Document extract >>
Scheme 2 Variation of arenes^a. ^a Isolated yield of analytically pure product. ^b Reaction with 1 mol% Bi(OTf)₃. ^c Reaction with 2 mol% Bi(OTf)₃. ^d Reaction with 5 mol% Bi(OTf)_3.^e Obtained as a mixture of regioisomers; the ratio of regioisomers is given in parentheses.

The reaction of various primary aryl or alkyl amides with ethyl glyoxalate and mesitylene provided the desired products in good to excellent yields (see Scheme 3, 5a–f). Even acid sensitive functionalities such as an acrylamide (product 5c) were well tolerated. Using carbamates as the amide component, the corresponding N-protected arylglycines, useful building blocks for further transformations, were obtained in 86% and 65% yield (5g and 5h). Also, in the case of the amide component, the high catalytic activity of Bi(OTf)₃ leads to a broader substrate scope and facilitates reactions with unhindered cyclic secondary amides or carbamates (products 5i–j). Sterically more demanding acyclic secondary amides, such as 1j, or tert-butyl carbamate (1i) did not react under the standard conditions.‡

Scheme 3 Variation of amides^a. ^a Isolated yields of analytically pure products. ^b Reaction with 1 mol% Bi(OTf)₃. ^c Reaction with 5 mol% Bi(OTf)_3. Mes = mesityl (2,4,6-trimethylphenyl).

To our delight, also sulfonamides are suitable amide components (Scheme 4). Reactions with alkyl- as well as aryl-sulfonamides furnished the desired products in good to excellent yields (7a–e).

Scheme 4 Variation of sulfonamides. Isolated yields of analytically pure products. Mes = mesityl (2,4,6-trimethyl-phenyl).

With heteroarenes as nucleophilic compounds, lower reaction temperatures were necessary to avoid direct addition of the heteroarene to the aldehyde (Scheme 5). In general, better results were obtained with urethane as the amide component and DCE as a solvent. Under these modified conditions, several heterocycles such as thiophenes (8a–c), N-tosylpyrrole (8d), N-tosylindole (8e) and benzofuran (8f) could be utilized as the nucleophilic component.

Data listing >>
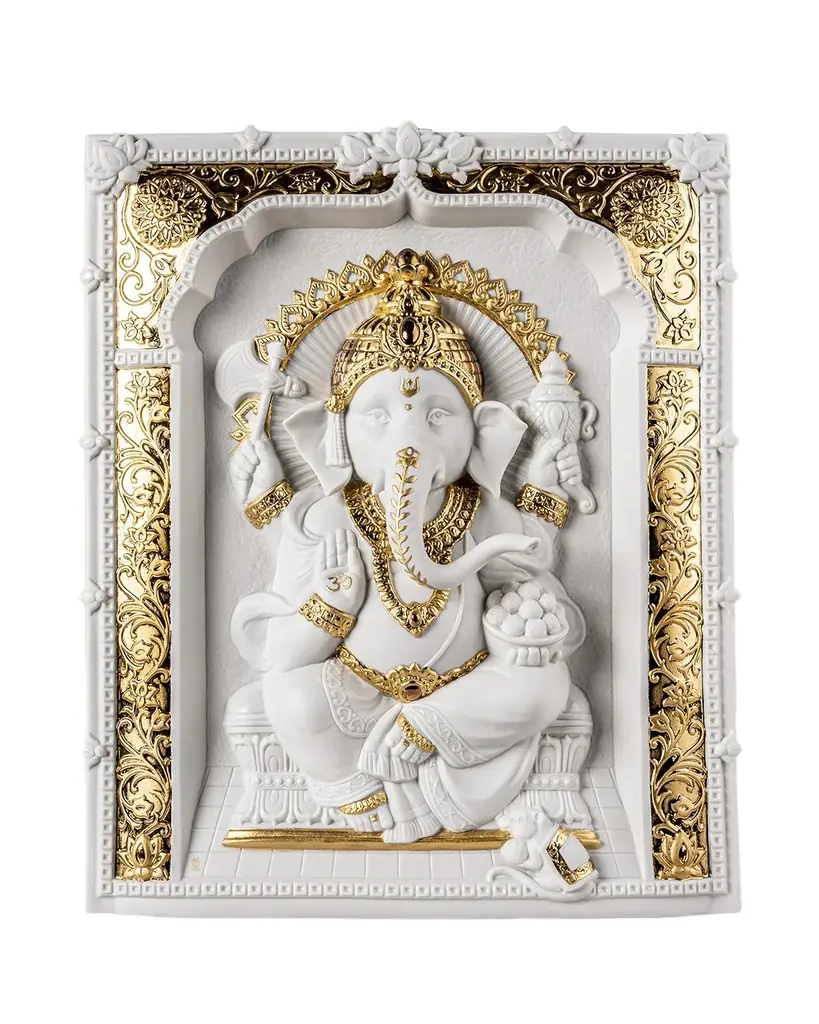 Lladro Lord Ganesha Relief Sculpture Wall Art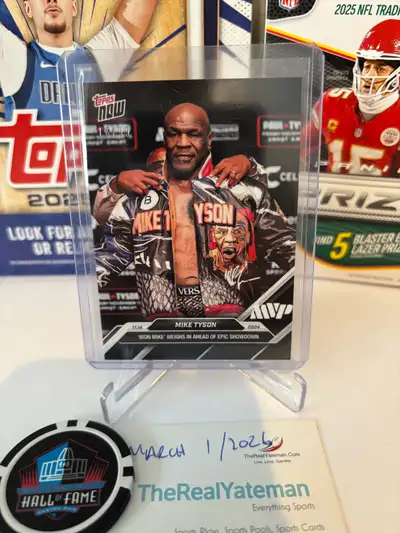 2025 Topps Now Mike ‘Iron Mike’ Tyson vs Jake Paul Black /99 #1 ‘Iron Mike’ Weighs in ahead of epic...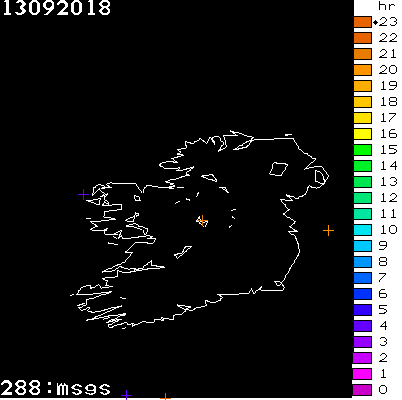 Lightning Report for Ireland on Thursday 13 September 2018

==

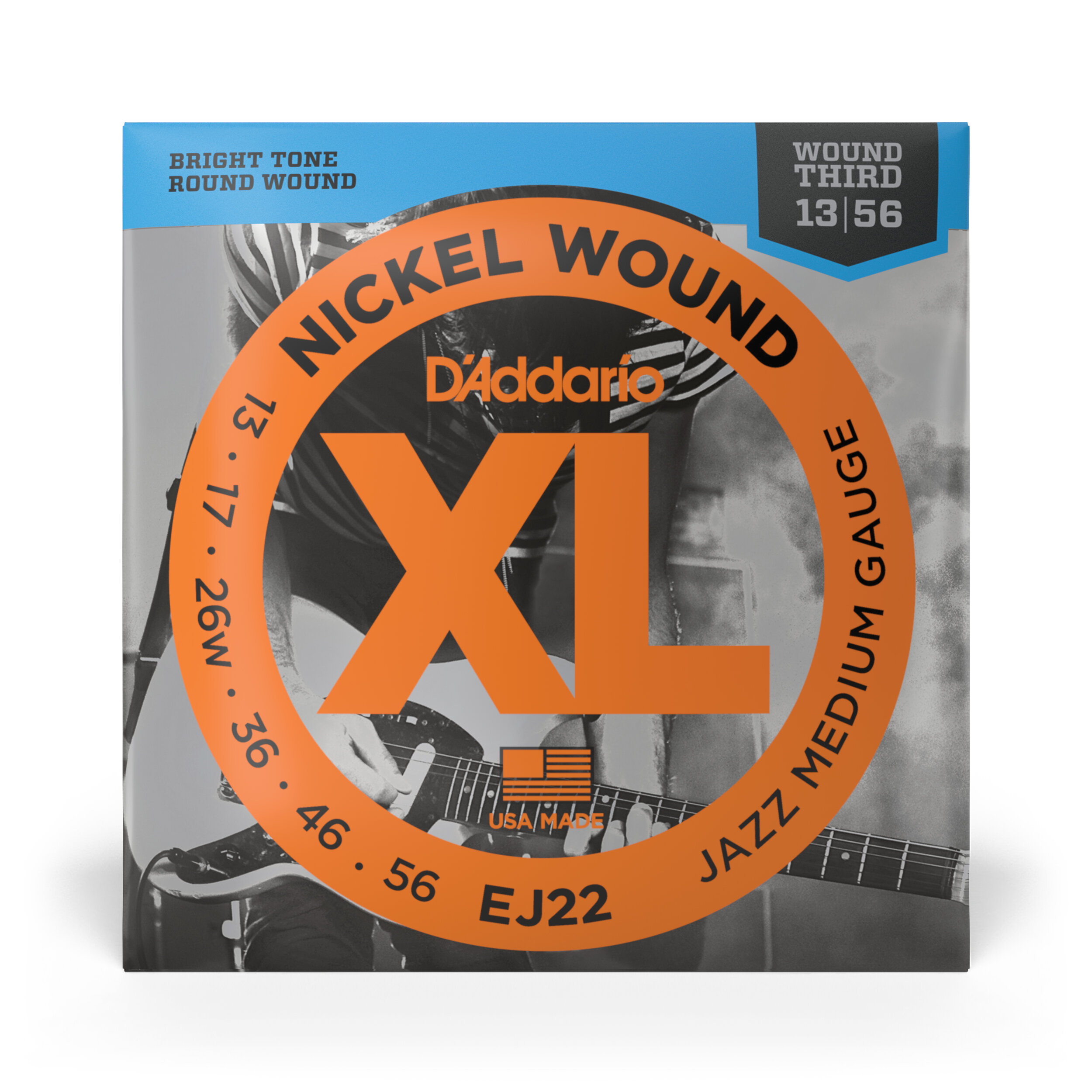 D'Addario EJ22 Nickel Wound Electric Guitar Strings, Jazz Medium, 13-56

What needs to be done >>
In the text on Bi(OTf)₃-catalyzed reactions, what yields were obtained for the N-protected arylglycines when carbamates served as the amide component?

Finished task >>
They were obtained in 86% and 65% yield (products 5g and 5h).